Defense attorneys expect those results sometime this week and say they will bolster their claims of innocence.

"The application by the DA's office said the DNA would exonerate innocent people, and so I'm going to take the DNA's office at its word. The first set has seemed to do that, and I'm waiting for the second set," said Finnerty's defense attorney, Bill Cotter.

Cab Driver Appears To Reinforce Defense Timeline

They also point to other evidence that they say will prove neither Finnerty nor Seligmann were at the party at the time of the alleged assault. That evidence includes ATM receipts, cell phone records and a statement from taxi driver Moez Mostafa, who says he remembers picking up Seligmann and another man from the house.

A person close to the case told The Associated Press on condition of anonymity Wednesday that the cell phone records show Seligmann called for a taxi at 12:14 a.m., and that according to sworn testimony, he left in the taxi at 12:19 a.m.

The bank records show he stopped at an ATM five minutes later, the person added, while information provided by Duke shows Seligmann's ID card was used to enter his dorm at 12:46 a.m.

Mostafa confirmed to other media outlets that he picked up Seligmann and another passenger at 12:19 a.m., took them to a bank and a drive-through hamburger stand, and then dropped them off at a Duke dormitory.

"They were just joking and laughing inside my car and everything just fine," Mostafa said in accented English in an interview broadcast Thursday on ABC's "Good Morning America."

After dropping off Seligmann, Mostafa said, he returned to the house to pick up four more passengers. When he arrived, it looked like a party was breaking up, with people crowded on both sides of the street.

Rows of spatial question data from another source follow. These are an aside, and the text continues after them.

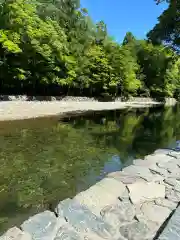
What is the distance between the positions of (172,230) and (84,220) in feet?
4.13

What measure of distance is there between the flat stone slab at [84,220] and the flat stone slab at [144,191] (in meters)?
0.95

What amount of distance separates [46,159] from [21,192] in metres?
2.79

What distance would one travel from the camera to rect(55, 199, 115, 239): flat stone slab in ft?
12.4

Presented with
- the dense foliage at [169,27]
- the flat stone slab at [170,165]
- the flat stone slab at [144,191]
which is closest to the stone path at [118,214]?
the flat stone slab at [144,191]

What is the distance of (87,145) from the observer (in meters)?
11.5

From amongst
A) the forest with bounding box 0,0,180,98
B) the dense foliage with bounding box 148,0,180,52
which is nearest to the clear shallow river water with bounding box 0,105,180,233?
the dense foliage with bounding box 148,0,180,52

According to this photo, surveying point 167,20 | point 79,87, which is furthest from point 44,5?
point 167,20

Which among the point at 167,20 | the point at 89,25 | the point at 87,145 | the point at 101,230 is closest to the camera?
the point at 101,230

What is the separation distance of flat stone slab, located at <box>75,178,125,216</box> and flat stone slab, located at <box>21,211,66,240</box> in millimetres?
673

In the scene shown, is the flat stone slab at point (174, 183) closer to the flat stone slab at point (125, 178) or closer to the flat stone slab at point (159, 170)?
the flat stone slab at point (159, 170)

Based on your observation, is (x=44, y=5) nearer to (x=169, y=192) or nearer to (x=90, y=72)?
(x=90, y=72)

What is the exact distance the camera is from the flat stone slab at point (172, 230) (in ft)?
10.8

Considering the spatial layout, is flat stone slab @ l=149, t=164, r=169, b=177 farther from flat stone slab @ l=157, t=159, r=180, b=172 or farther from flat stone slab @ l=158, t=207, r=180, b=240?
flat stone slab @ l=158, t=207, r=180, b=240

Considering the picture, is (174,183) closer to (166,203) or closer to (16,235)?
(166,203)
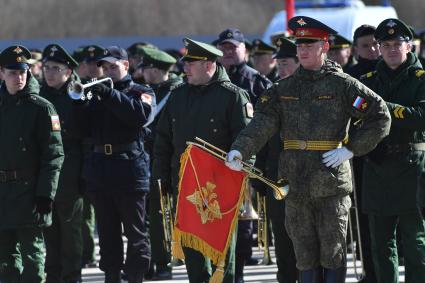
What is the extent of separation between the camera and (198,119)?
32.7ft

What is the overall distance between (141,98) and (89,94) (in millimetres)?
629

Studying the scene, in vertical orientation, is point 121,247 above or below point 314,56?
below

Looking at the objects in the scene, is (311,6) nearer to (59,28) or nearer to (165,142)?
(165,142)

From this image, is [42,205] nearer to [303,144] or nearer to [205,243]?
[205,243]

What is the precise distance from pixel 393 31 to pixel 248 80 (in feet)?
9.92

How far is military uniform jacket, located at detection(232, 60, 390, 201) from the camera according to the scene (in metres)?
8.60

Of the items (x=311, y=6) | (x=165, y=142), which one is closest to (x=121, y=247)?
(x=165, y=142)

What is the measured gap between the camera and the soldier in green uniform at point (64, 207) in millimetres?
11727

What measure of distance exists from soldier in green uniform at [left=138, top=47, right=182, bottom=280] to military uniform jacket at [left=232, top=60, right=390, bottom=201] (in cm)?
334

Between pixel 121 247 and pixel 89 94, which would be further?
pixel 121 247

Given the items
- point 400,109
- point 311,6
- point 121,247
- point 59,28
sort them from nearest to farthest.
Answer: point 400,109 → point 121,247 → point 311,6 → point 59,28

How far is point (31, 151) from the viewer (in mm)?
10367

While waiting for the men whom he would later drive to a nearby gas station, the Sudan-born driver saw a woman walking through a crowd of men toward a car, and heard someone say, "She just a stripper. She's going to call the police."

Mostafa said the woman, wearing jeans and a sweater, appeared to exchange words with some people in the crowd before getting into the driver's side of a car.

"She looked, like, mad," he said. "In her face, the way she walked, the way she talked, she looked like mad."

When asked by a reporter with CBS News if he had a feeling that something had gone wrong or someone had been hurt at the party that night, Mostafa said, "Yeah, I got the feeling something had gone wrong."

Defense attorneys argue that if the dancers were performing around midnight, Seligmann would not have had enough time to have participated in the assault.

"I think the evidence is going to be very clear that he has an absolutely rock solid alibi," said Bill Thomas, an attorney for one of the uncharged players. "And I think you can expect similar evidence with respect to the other individual."